Je triche un peu, je n'ai pas lu le roman, je l'ai écouté dans son adaptation dans le Feuilleton de France Culture - avec la très belle voix d'
Aïssa Maïga qui incarne la Narratrice.
" Instrument des uns, appâts pour d'autres, respectées ou méprisées, souvent muselées, toutes les femmes ont presque toutes le même destin, que des religions ou des législations abusives ont cimenté". Ce roman, ou plutôt une longue lettre, porte la voix et le cri d'une femme, Ramatoulaye. Mariée, 50 ans, 12 enfants, puis abandonnée par son mari et désormais veuve. Ramatoulaye est sénégalaise, mais Ramatoulaye est universelle. Elle est touchante par la force de ses sentiments, par sa sincérité aussi puisqu'elle se livre totalement à sa correspondante.
Parler du couple, du mariage, de la famille, des enfants, du désir, de la jalousie, du vieillissement aussi, ce sont des propos qui pourraient être tenus à différentes époques, dans différents lieux. L'originalité ne vient donc pas des thématiques abordées. L'originalité ne vient pas non plus du décor : certes, le récit a pour cadre le Sénégal. Mais, pour moi, ce n'est pas si important dans le texte. Il y a des cauris, des griots, mais ce ne sont que quelques petites touches qui évoquent un cadre et une culture différents. Tel que je l'ai lu, ce n'est pas un roman sur le Sénégal, c'est un roman sur la condition des femmes.

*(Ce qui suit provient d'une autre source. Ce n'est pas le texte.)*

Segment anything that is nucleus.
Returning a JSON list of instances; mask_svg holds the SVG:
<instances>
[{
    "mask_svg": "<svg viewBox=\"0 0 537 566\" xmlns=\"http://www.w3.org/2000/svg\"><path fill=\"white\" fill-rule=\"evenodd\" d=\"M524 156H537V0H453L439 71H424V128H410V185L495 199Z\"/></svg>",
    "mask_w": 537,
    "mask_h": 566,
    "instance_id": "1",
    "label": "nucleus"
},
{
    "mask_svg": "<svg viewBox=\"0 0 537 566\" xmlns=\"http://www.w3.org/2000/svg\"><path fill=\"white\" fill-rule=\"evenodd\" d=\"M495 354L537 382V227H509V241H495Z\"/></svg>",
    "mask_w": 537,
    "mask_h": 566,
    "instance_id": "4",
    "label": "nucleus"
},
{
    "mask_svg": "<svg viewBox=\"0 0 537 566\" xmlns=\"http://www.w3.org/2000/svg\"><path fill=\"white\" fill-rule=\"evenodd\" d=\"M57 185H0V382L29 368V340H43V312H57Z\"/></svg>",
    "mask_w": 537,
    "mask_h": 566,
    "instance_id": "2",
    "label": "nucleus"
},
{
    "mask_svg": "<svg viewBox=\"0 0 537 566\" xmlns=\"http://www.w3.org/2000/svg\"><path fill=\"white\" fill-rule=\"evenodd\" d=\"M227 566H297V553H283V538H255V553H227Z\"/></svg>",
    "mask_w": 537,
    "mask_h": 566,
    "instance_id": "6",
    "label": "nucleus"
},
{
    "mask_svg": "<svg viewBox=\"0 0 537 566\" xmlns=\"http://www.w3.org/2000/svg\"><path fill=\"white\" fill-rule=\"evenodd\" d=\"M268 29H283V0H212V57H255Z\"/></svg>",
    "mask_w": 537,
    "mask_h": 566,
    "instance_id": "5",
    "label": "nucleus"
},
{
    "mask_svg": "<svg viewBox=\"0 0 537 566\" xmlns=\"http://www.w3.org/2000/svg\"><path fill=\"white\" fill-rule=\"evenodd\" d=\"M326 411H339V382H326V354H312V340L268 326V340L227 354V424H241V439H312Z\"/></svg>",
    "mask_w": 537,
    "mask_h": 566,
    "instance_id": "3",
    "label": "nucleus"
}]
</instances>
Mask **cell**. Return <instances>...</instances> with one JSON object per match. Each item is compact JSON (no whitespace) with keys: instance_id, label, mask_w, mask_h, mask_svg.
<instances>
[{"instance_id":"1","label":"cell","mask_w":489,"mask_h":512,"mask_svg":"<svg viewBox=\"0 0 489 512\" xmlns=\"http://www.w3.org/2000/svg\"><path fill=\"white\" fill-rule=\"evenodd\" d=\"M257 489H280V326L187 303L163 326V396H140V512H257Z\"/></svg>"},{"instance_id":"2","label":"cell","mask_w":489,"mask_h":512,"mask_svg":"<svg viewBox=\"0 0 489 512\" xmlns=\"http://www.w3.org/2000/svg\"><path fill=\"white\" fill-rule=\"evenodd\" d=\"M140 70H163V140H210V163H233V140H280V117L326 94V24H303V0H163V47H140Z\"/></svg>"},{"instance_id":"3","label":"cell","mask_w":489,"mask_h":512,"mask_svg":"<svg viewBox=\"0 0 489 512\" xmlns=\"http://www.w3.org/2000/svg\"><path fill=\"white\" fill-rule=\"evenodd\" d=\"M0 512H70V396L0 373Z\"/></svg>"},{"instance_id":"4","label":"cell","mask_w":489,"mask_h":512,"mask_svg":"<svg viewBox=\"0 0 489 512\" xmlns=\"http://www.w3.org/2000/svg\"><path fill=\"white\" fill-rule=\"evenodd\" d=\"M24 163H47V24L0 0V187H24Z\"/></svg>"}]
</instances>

Bien sûr, la polygamie est évoquée et dénoncée. Mais, après tout, en tant que lectrice occidentale, on pourrait remplacer le terme par liaison adultère avec une femme plus jeune, et le propos serait le même. Ce n'est donc pas une attaque contre la polygamie, mais une critique du patriarcat sous ses différentes formes.
Au-delà de ces aspects, ce qui m'a intéressé, c'est que le récit se passe dans un Sénégal indépendant, après la colonisation. En arrière-plan apparaît donc la démocratisation avec tous ces hommes notables qui s'engagent politiquement ou syndicalement, la modernisation et le développement économique aussi. Ces hommes sont des nouveaux riches, qui veulent afficher leur fortune par leurs villas, les bijoux de leurs femmes, leurs jeunes conquêtes... Un comportement assez universel là-encore.
Un roman qui émeut donc par la force du cri de son héroïne plus que par son originalité propre.